### What you should do:
Starting at the line that has "How large is" and continuing through the end of the items, rewrite those lines with "green leaf" replaced by "green foliage" and nothing else altered.

### Material provided:
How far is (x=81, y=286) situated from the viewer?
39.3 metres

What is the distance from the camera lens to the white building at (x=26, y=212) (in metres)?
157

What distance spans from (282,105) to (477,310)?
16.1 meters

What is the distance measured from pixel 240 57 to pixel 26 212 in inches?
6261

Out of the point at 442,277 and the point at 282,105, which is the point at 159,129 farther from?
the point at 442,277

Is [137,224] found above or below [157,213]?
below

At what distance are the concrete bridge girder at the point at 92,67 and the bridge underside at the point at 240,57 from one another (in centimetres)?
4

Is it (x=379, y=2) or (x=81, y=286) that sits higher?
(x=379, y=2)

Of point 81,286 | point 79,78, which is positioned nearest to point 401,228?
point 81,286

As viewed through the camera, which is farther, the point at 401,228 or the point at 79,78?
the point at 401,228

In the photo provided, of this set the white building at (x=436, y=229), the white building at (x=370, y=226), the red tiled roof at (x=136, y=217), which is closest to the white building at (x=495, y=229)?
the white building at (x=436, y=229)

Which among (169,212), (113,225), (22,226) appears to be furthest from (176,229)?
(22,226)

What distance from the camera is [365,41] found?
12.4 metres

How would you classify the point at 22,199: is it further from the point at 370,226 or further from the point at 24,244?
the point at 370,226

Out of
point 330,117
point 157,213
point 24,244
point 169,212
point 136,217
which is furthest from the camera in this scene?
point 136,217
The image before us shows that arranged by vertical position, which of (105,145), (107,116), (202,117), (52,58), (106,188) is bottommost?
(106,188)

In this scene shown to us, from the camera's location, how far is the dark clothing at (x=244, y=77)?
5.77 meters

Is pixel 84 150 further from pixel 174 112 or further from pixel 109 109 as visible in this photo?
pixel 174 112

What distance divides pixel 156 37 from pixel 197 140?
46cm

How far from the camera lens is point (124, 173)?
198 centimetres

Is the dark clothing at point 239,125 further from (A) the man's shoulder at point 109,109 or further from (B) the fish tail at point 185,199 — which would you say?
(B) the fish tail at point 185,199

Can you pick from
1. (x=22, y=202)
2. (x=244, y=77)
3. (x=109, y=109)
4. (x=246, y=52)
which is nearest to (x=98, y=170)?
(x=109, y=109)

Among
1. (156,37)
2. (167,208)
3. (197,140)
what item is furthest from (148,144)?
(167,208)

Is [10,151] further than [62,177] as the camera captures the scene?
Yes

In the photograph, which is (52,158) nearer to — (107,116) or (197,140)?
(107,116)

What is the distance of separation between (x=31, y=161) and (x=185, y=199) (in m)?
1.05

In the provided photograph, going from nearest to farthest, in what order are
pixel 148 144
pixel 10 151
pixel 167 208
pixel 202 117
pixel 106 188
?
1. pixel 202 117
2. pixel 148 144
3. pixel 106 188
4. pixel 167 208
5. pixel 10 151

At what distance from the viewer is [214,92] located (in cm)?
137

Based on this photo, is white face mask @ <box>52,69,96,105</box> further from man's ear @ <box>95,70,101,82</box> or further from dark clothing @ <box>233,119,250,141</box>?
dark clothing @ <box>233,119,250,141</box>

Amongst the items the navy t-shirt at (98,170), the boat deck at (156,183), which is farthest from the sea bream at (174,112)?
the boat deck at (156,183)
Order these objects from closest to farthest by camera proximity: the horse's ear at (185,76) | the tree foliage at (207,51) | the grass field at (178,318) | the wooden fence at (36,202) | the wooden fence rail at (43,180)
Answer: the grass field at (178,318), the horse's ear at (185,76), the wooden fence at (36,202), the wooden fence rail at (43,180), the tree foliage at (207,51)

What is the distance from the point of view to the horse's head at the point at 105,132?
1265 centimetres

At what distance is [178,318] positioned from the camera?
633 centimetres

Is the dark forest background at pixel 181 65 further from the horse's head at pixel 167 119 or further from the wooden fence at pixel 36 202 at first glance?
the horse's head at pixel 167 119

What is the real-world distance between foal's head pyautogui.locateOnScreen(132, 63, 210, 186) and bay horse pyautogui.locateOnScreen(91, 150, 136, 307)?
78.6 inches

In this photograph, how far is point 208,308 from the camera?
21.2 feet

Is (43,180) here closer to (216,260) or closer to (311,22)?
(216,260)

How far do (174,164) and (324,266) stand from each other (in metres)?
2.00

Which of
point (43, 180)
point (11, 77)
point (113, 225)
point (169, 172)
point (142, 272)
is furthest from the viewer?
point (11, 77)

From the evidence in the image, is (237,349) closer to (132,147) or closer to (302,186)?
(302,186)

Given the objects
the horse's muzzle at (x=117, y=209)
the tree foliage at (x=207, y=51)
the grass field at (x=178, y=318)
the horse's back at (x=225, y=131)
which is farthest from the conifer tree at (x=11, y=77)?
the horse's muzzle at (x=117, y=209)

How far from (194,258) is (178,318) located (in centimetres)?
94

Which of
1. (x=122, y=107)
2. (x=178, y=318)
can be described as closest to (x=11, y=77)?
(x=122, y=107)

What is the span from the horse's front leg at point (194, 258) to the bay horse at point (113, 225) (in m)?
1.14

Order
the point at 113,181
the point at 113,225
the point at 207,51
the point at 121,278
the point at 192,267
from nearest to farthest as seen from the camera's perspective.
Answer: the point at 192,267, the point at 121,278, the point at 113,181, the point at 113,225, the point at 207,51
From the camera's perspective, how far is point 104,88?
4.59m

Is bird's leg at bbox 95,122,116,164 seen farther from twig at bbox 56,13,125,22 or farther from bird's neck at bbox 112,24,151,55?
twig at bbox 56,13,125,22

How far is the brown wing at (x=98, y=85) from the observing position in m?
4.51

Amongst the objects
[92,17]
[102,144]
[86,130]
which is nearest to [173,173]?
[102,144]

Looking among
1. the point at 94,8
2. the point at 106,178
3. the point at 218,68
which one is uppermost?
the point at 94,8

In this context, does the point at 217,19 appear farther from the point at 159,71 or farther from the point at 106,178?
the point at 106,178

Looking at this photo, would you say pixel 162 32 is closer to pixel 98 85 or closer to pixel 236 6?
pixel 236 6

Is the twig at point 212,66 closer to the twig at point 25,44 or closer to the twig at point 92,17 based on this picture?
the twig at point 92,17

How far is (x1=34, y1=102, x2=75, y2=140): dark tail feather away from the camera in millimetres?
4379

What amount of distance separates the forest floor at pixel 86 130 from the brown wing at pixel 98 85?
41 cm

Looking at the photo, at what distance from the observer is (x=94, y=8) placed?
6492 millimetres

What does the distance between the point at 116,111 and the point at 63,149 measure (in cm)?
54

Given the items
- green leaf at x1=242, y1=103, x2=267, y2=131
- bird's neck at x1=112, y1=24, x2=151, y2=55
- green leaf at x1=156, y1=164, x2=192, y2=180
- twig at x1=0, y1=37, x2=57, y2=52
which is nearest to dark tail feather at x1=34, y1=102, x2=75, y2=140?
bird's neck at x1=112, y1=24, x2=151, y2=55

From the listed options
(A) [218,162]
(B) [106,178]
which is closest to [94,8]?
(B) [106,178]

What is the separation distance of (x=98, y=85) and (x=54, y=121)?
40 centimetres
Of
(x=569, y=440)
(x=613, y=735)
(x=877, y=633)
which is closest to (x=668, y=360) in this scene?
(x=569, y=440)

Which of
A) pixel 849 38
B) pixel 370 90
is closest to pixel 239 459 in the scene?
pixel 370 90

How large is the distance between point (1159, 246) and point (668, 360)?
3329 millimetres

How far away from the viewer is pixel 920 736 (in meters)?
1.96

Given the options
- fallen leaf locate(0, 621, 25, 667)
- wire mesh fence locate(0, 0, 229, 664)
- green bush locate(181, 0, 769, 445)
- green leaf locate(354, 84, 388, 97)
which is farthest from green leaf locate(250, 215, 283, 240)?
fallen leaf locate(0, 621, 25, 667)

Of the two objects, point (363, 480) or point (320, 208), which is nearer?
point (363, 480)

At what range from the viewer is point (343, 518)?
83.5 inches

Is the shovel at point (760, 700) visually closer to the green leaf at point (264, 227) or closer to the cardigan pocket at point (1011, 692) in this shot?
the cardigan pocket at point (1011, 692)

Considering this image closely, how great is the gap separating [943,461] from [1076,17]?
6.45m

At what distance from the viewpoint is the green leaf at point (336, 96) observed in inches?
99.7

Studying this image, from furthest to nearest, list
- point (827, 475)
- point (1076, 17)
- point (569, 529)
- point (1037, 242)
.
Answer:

### Response for this exercise:
How large is the distance between point (1159, 246) and point (668, 360)?
3329 millimetres

How far away from the viewer is pixel 920 736 (in meters)?
1.96

Given the options
- fallen leaf locate(0, 621, 25, 667)
- wire mesh fence locate(0, 0, 229, 664)
- green bush locate(181, 0, 769, 445)
- green foliage locate(354, 84, 388, 97)
which is farthest from green foliage locate(250, 215, 283, 240)?
fallen leaf locate(0, 621, 25, 667)

Of the two objects, point (363, 480) or point (320, 208), which is nearer?
point (363, 480)

At what range from the viewer is point (343, 518)?
83.5 inches

Is the shovel at point (760, 700) visually closer to the green foliage at point (264, 227) or closer to the cardigan pocket at point (1011, 692) in this shot?
the cardigan pocket at point (1011, 692)

Considering this image closely, how great is the gap separating [943,461] from [1076,17]?
6.45m

At what distance from the viewpoint is the green foliage at point (336, 96) observed in inches?
99.7

Studying this image, from furthest to nearest, list
- point (827, 475)
- point (1076, 17)
- point (569, 529)
- point (1037, 242)
.
Answer:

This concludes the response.